-- Input follows --

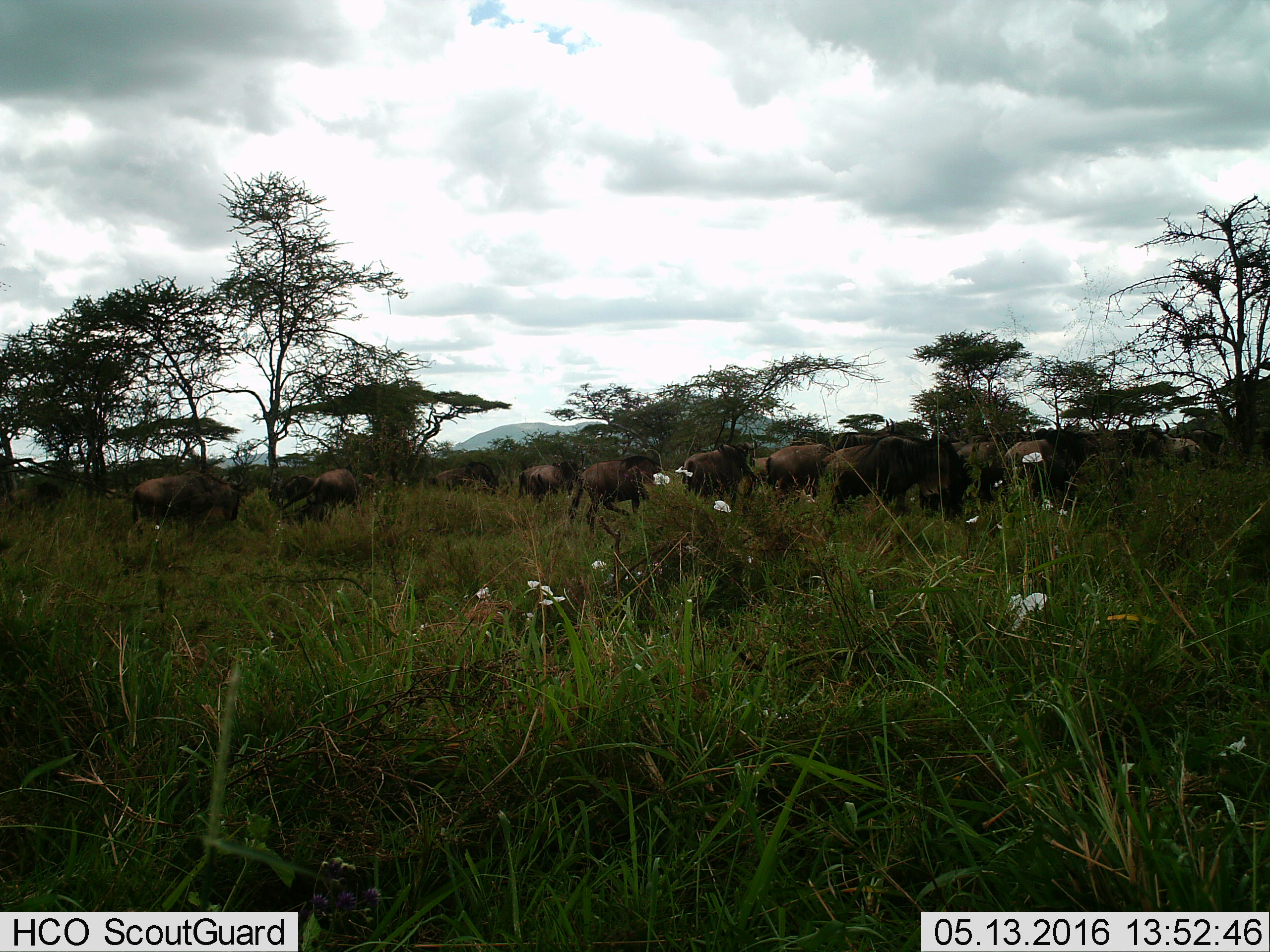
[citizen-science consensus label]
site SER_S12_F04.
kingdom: Animalia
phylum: Chordata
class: Mammalia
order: Artiodactyla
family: Bovidae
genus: Connochaetes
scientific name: Connochaetes taurinus taurinus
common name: blue wildebeest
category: wildebeestblue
Wildebeestblue (blue wildebeest) (Connochaetes taurinus taurinus), count 11-50. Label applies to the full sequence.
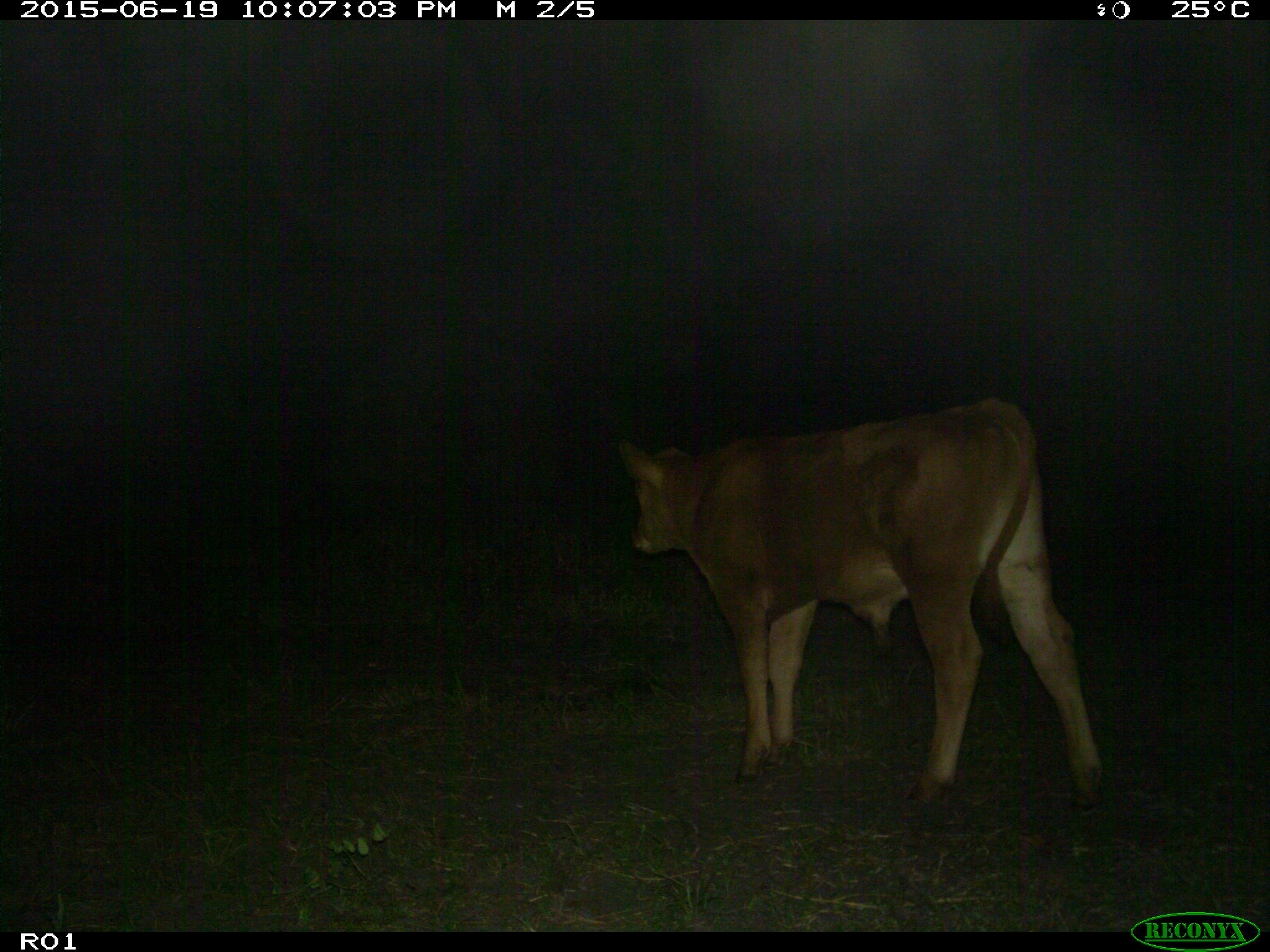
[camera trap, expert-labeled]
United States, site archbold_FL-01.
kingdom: Animalia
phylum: Chordata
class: Mammalia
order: Artiodactyla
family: Bovidae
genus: Bos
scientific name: Bos taurus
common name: domestic cow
Bos taurus (domestic cow).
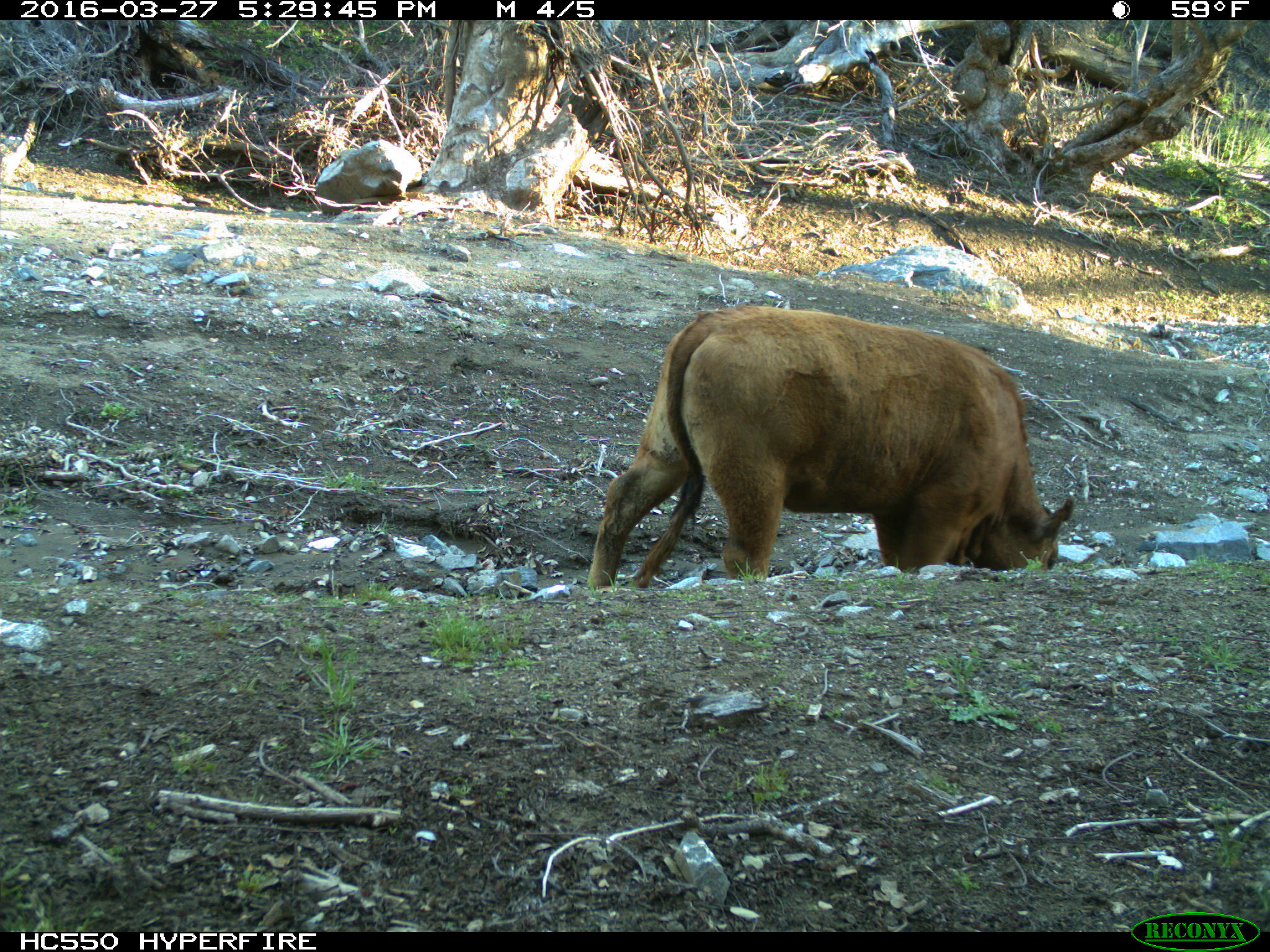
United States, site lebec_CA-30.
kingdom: Animalia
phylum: Chordata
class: Mammalia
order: Artiodactyla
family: Bovidae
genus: Bos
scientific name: Bos taurus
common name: domestic cow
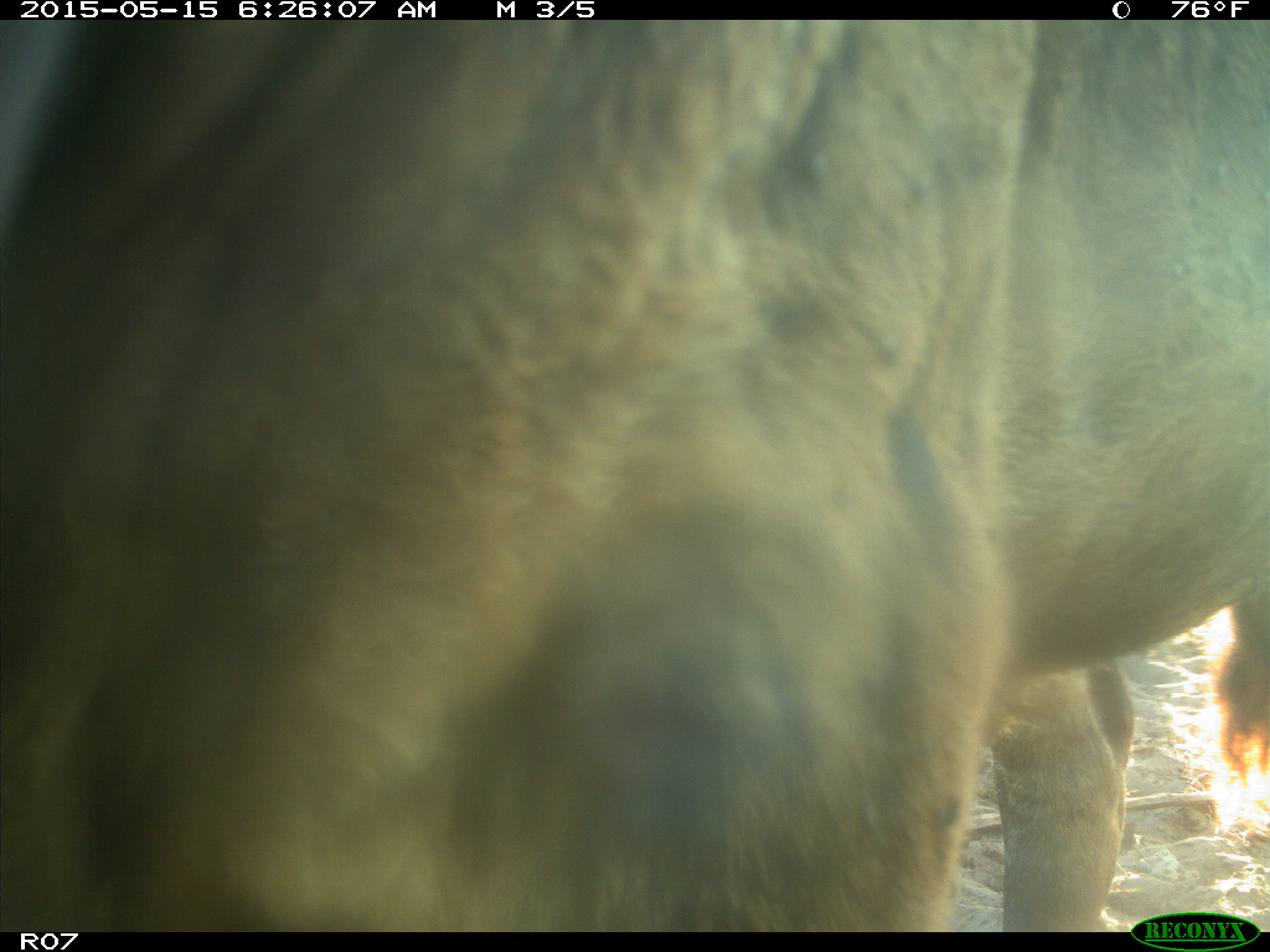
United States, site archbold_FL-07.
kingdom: Animalia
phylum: Chordata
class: Mammalia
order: Artiodactyla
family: Bovidae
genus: Bos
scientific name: Bos taurus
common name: domestic cow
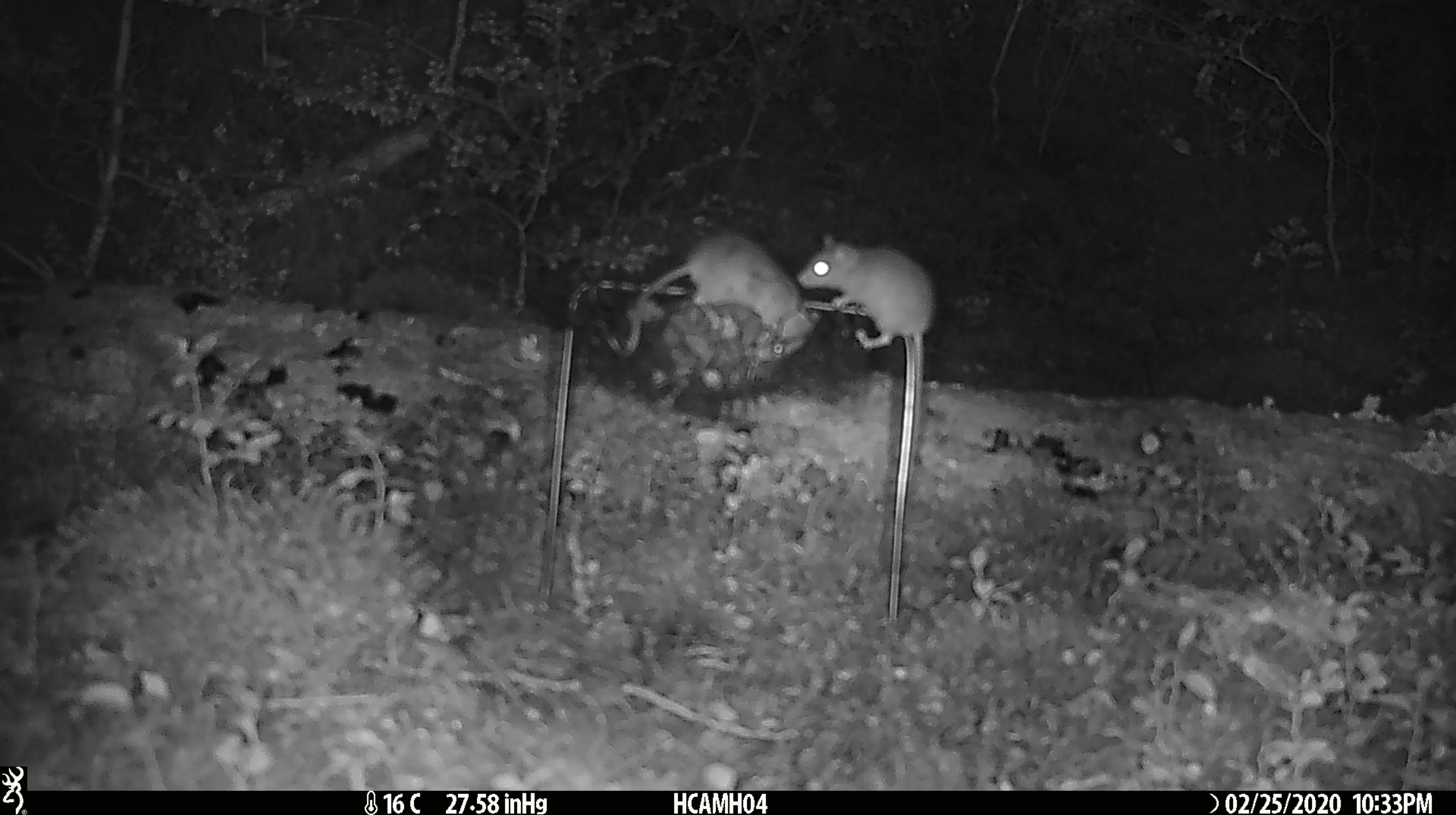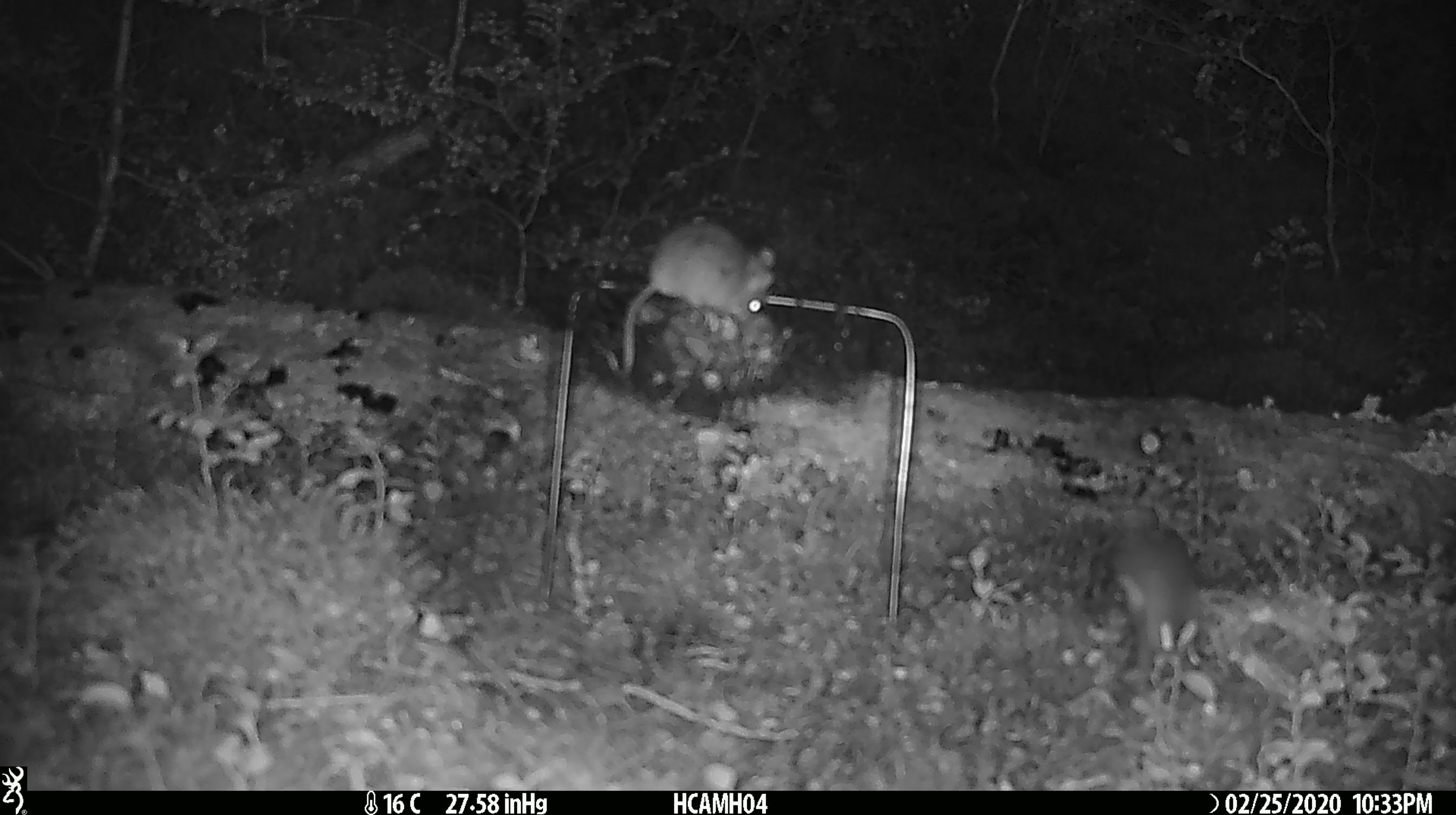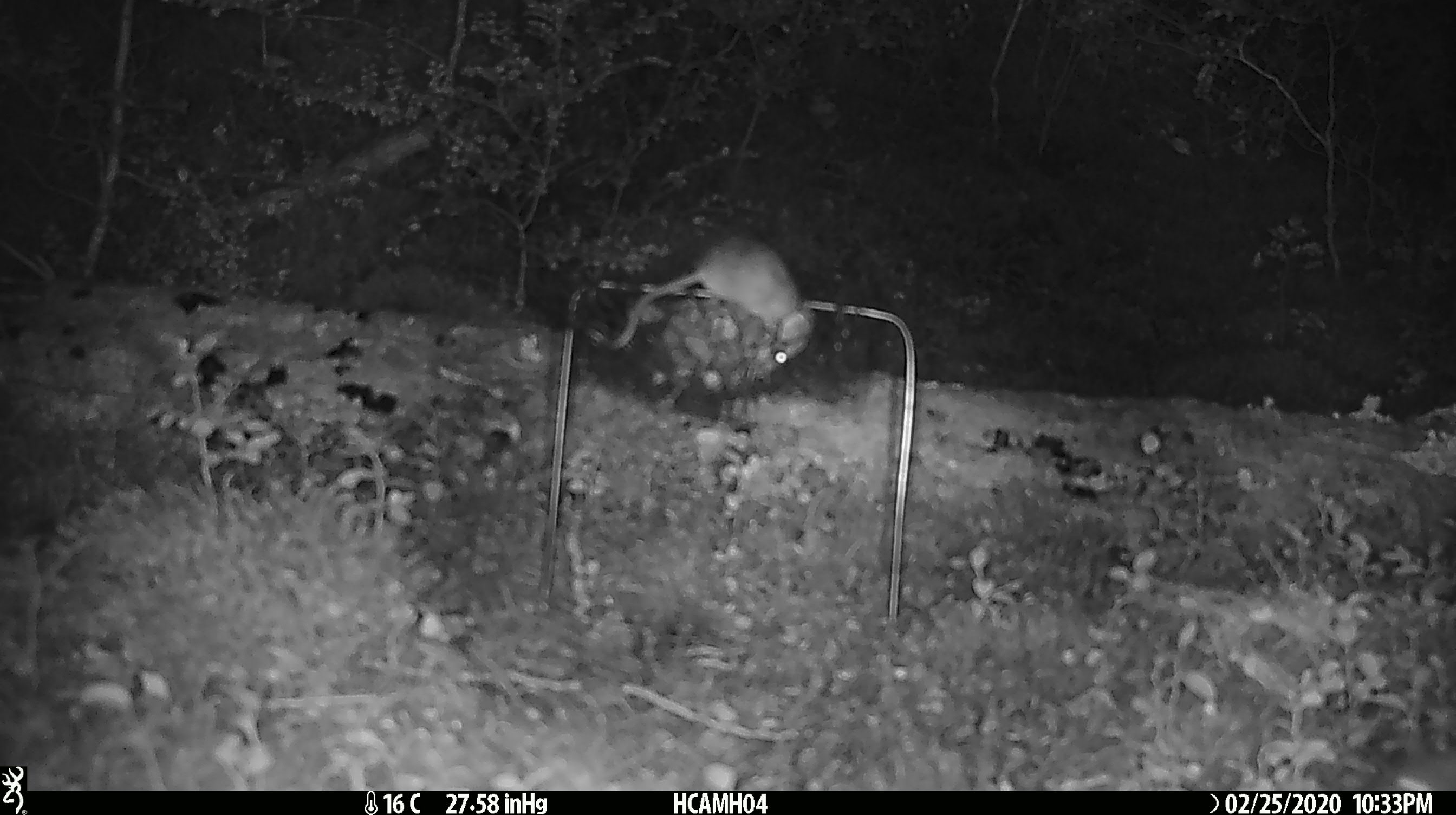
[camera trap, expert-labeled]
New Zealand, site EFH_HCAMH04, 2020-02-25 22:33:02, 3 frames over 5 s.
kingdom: Animalia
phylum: Chordata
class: Mammalia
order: Rodentia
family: Muridae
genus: Mus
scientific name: Mus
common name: mouse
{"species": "mouse (Mus)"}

-- Input concluded --

## What is needed
Transcription of the lines from the one with "category: wildebeestblue" through the end of the entries is required, exact and with no pictures.

## Solution
category: wildebeestblue
Wildebeestblue (blue wildebeest) (Connochaetes taurinus taurinus), count 11-50. Label applies to the full sequence.
[camera trap, expert-labeled]
United States, site archbold_FL-01.
kingdom: Animalia
phylum: Chordata
class: Mammalia
order: Artiodactyla
family: Bovidae
genus: Bos
scientific name: Bos taurus
common name: domestic cow
Bos taurus (domestic cow).
United States, site lebec_CA-30.
kingdom: Animalia
phylum: Chordata
class: Mammalia
order: Artiodactyla
family: Bovidae
genus: Bos
scientific name: Bos taurus
common name: domestic cow
United States, site archbold_FL-07.
kingdom: Animalia
phylum: Chordata
class: Mammalia
order: Artiodactyla
family: Bovidae
genus: Bos
scientific name: Bos taurus
common name: domestic cow
[camera trap, expert-labeled]
New Zealand, site EFH_HCAMH04, 2020-02-25 22:33:02, 3 frames over 5 s.
kingdom: Animalia
phylum: Chordata
class: Mammalia
order: Rodentia
family: Muridae
genus: Mus
scientific name: Mus
common name: mouse
{"species": "mouse (Mus)"}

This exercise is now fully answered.